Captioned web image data
BEGIN

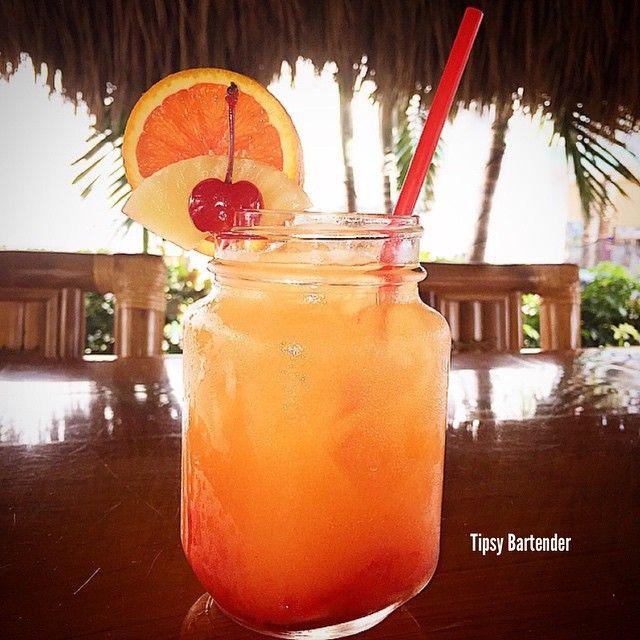 tipsy bartender wiki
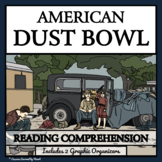 AMERICAN DUST BOWL - Reading Passages and Comprehension Questions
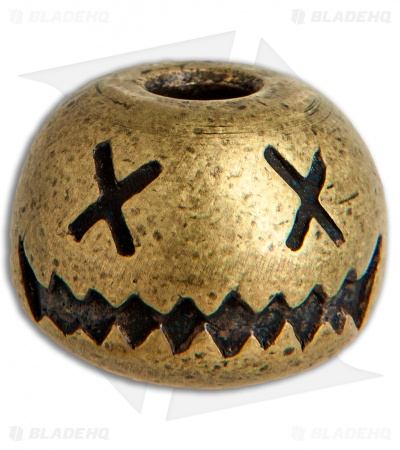 Audacious Concept Smiley Bead - Large Brass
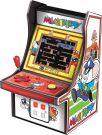 My Arcade Mappy Micro Player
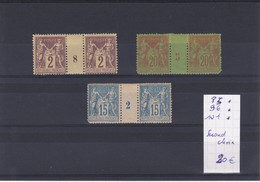 France - Lot 3 Millésimes -  N° 85* / 96*et 101* - Second Choix - Millesimes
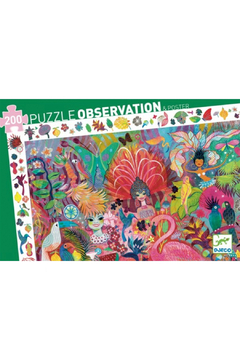 Djeco  200 Piece Observation Puzzle - Carnaval - Product List Image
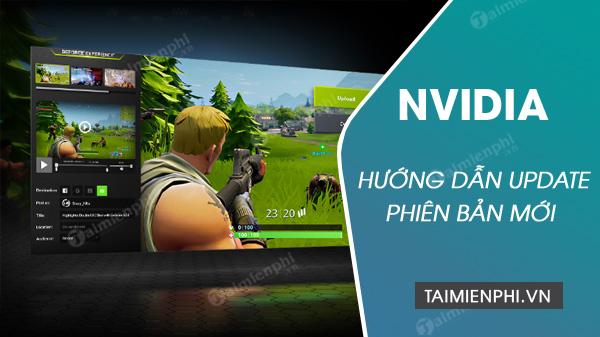 cach update nvidia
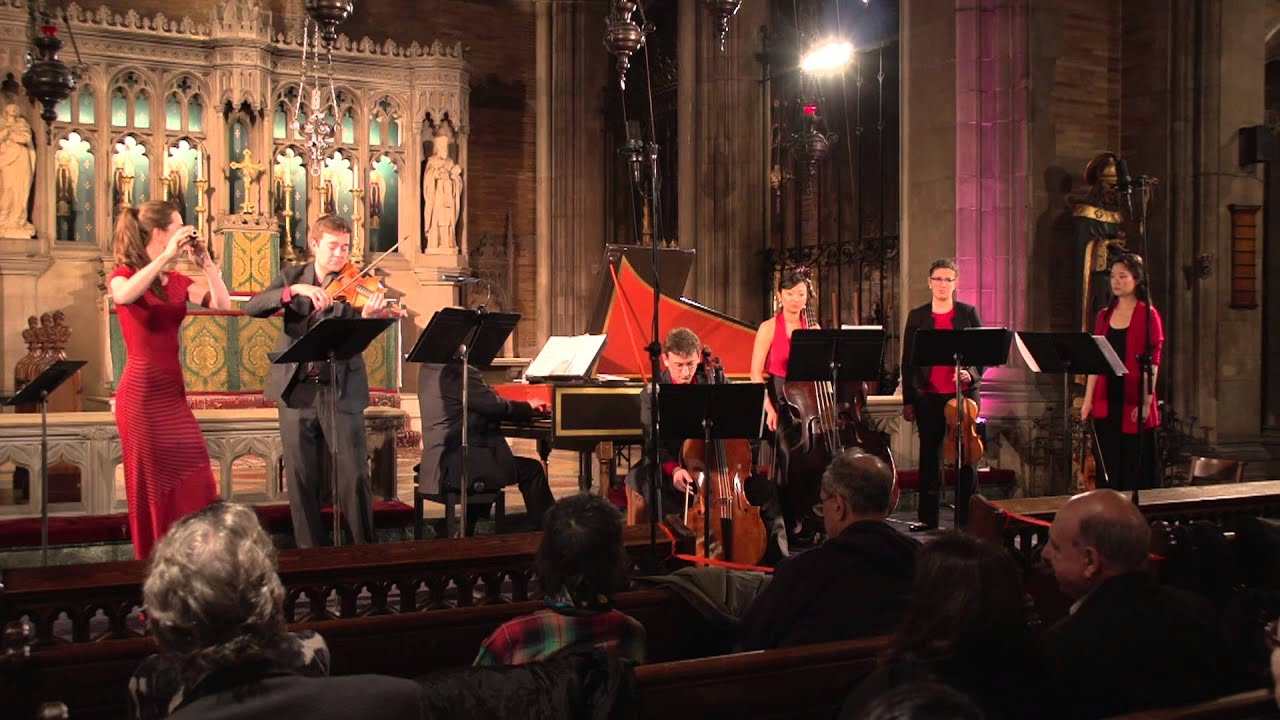 Bach Brandenburg Concerto No. 5, performed by New York Baroque Incorporated and John Scott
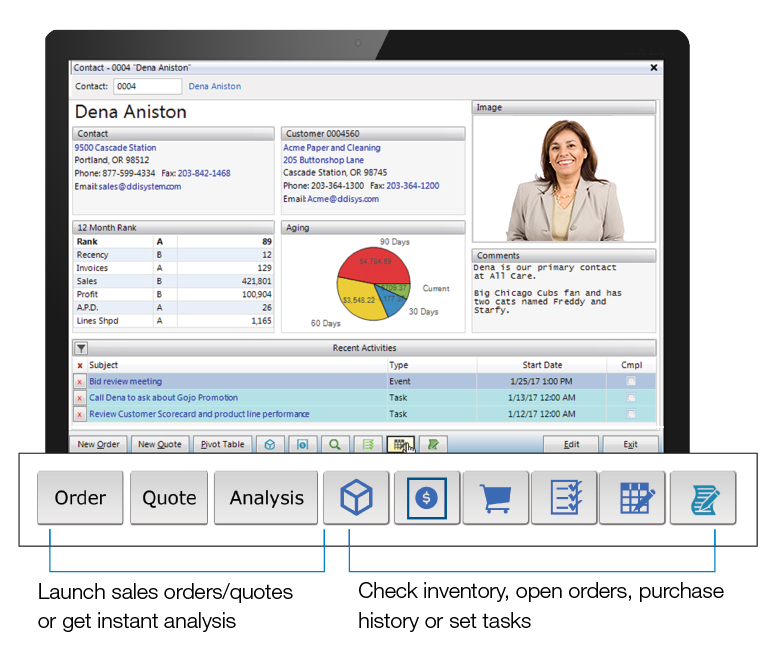 CRM embedded in ERP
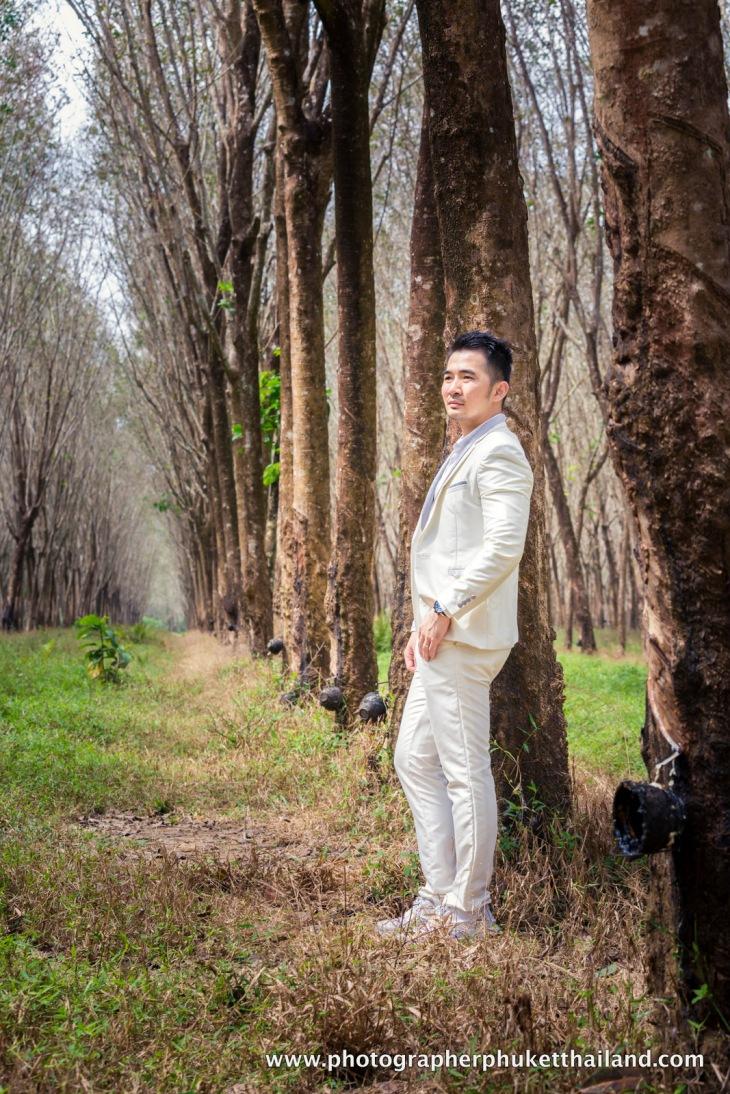 pre-wedding-photoshoot-at-phuket-thailand-024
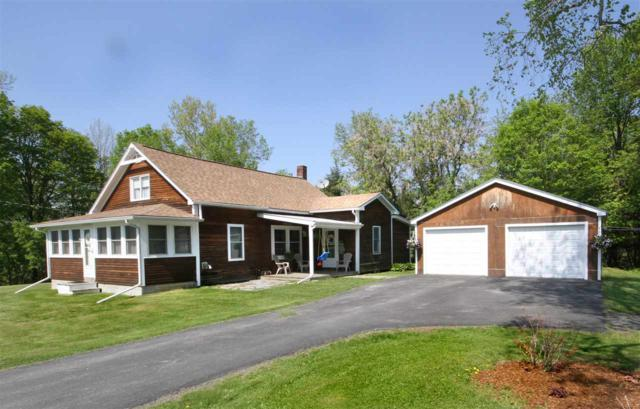 5220 Munger Street, New Haven, VT 05472 (MLS #4694257) :: Hergenrother Realty Group Vermont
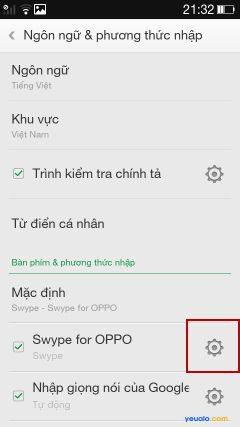 Hướng dẫn cách cài đặt bộ gõ Tiếng Việt cho điện thoại Oppo 4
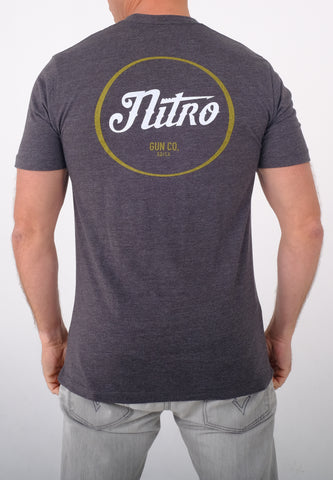 Stratford Carbon Grey T Shirt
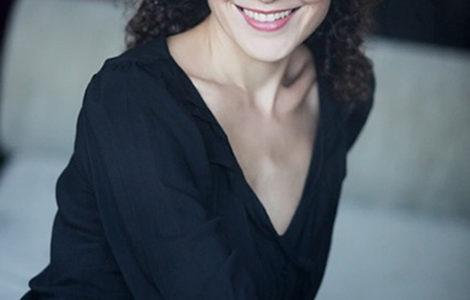 Charlotte Boirmare comédienne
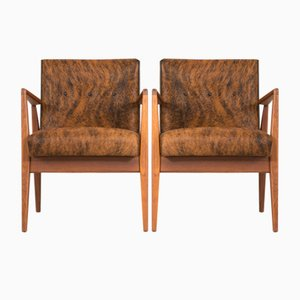 Mid-Century Lounge Chairs by Jens Risom, Set of 2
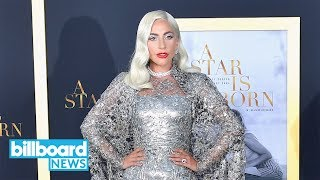 Baixar Lady Gaga Teases 'A Star Is Born' Soundtrack | Billboard News
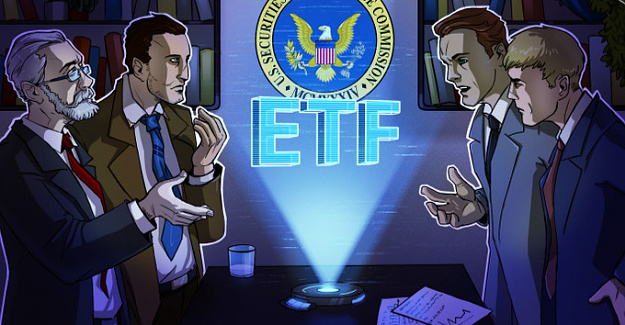 Global X, a fund management company, files with the SEC for Bitcoin ETF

END

Set down exactly, with no additions, each line from the line that includes "France - Lot" to the final line of the entries above; leave pictures out.

*ANSWER SPACE*
 France - Lot 3 Millésimes -  N° 85* / 96*et 101* - Second Choix - Millesimes
 Djeco  200 Piece Observation Puzzle - Carnaval - Product List Image
 cach update nvidia
 Bach Brandenburg Concerto No. 5, performed by New York Baroque Incorporated and John Scott
 CRM embedded in ERP
 pre-wedding-photoshoot-at-phuket-thailand-024
 5220 Munger Street, New Haven, VT 05472 (MLS #4694257) :: Hergenrother Realty Group Vermont
 Hướng dẫn cách cài đặt bộ gõ Tiếng Việt cho điện thoại Oppo 4
 Stratford Carbon Grey T Shirt
 Charlotte Boirmare comédienne
 Mid-Century Lounge Chairs by Jens Risom, Set of 2
 Baixar Lady Gaga Teases 'A Star Is Born' Soundtrack | Billboard News
 Global X, a fund management company, files with the SEC for Bitcoin ETF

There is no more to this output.